Snake handlers and Biblical literalists take the brunt of social and media sarcasm and scorn but they're just one expression. And they aren't confined to a certain set of churches on the Protestant right wing. They exist across the spectrum of traditions as a stratum within each. I've even known Unitarian fundamentalists. By comparison, Baptists have a lot, but so do Catholics.

Fact is that fundamentalism is a state of mind, a hunger for certainty, an affinity for absolutism. I'd guess few of us would be excluded entirely from this category. I'm a part time fundamentalist; just try to dislodge my firm conviction that the death penalty is wrong.

Though religious fundamentalists are the scapegoats, its economic and political forms often escape notice. I can generally abide a religious fundamentalist who insists my soul is in peril unless I take the prescribed action quick over a free market fundamentalist who is willing to let the "losers" perish or the political fundamentalists like the Tea Party crowd who ignore the country's overall welfare in the name of policy purity.

As a nation, we're fairly drenched in patriotic fundamentalism. No matter how debased the arguments about debt reduction, the dreary state of the economy and the widening gap between rich and poor, nearly every participant felt it necessary to trumpet the United States as "the greatest country in the world."
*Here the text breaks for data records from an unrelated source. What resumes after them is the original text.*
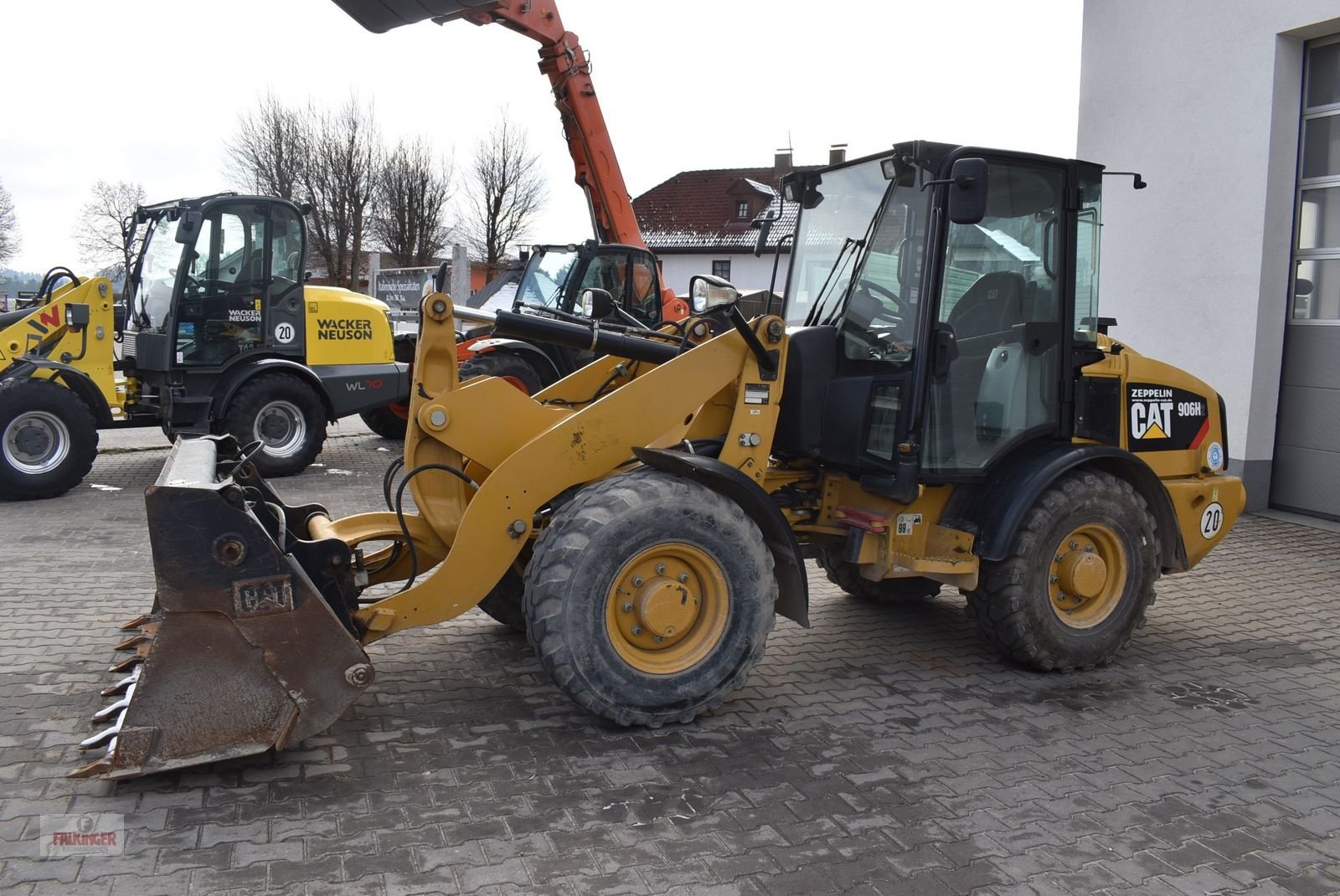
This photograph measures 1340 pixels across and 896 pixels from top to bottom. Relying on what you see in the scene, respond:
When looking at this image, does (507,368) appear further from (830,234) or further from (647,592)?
(647,592)

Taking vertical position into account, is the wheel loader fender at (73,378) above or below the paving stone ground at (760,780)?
above

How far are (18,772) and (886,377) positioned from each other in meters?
3.87

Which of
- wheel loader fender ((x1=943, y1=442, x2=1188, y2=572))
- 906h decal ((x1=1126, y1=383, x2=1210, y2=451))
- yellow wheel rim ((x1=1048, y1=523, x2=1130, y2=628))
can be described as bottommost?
yellow wheel rim ((x1=1048, y1=523, x2=1130, y2=628))

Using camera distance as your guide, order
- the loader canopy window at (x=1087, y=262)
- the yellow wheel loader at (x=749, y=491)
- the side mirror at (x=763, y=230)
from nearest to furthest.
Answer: the yellow wheel loader at (x=749, y=491)
the loader canopy window at (x=1087, y=262)
the side mirror at (x=763, y=230)

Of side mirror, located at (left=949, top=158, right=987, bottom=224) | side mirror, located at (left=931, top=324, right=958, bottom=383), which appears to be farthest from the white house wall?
side mirror, located at (left=949, top=158, right=987, bottom=224)

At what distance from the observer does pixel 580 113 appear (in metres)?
13.7

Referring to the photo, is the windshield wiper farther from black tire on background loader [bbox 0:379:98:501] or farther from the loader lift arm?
the loader lift arm

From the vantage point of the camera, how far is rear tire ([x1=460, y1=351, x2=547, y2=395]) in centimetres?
1141

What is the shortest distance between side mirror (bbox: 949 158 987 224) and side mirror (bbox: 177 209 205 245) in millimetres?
8082

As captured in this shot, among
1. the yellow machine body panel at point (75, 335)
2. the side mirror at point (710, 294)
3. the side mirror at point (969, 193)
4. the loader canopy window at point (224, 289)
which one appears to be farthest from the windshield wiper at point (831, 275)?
the yellow machine body panel at point (75, 335)

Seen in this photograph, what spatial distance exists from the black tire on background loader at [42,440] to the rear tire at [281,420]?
131cm

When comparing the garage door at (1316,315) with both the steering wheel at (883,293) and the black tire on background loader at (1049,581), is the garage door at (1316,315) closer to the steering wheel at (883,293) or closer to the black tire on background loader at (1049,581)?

In shaky times such as ours, Big Simple Answers naturally have enormous appeal from both the left and the right. Both smack of the need to sweep away the ambiguities and threats of real conditions for panaceas. My version of it is that things might have to get very bad before the revolt and reform can take place. It's a questionable article of faith, but an article nonetheless.

The Tea Party's treacherous machinations deserve the fierce denunciations they get from a wide variety of Americans from across the political horizon. They also underscore that decidedly non-religious fundamentalisms may be more dangerous than their religious counterparts, though not as popularly entertaining. The preacher who recently became a laughing stock for failing to forecast the end of the world was a good sideshow but it's hard to imagine he caused much if any harm.

By contrast, the Tea Party species is on a warpath that, if unchecked, can take a great number of casualties.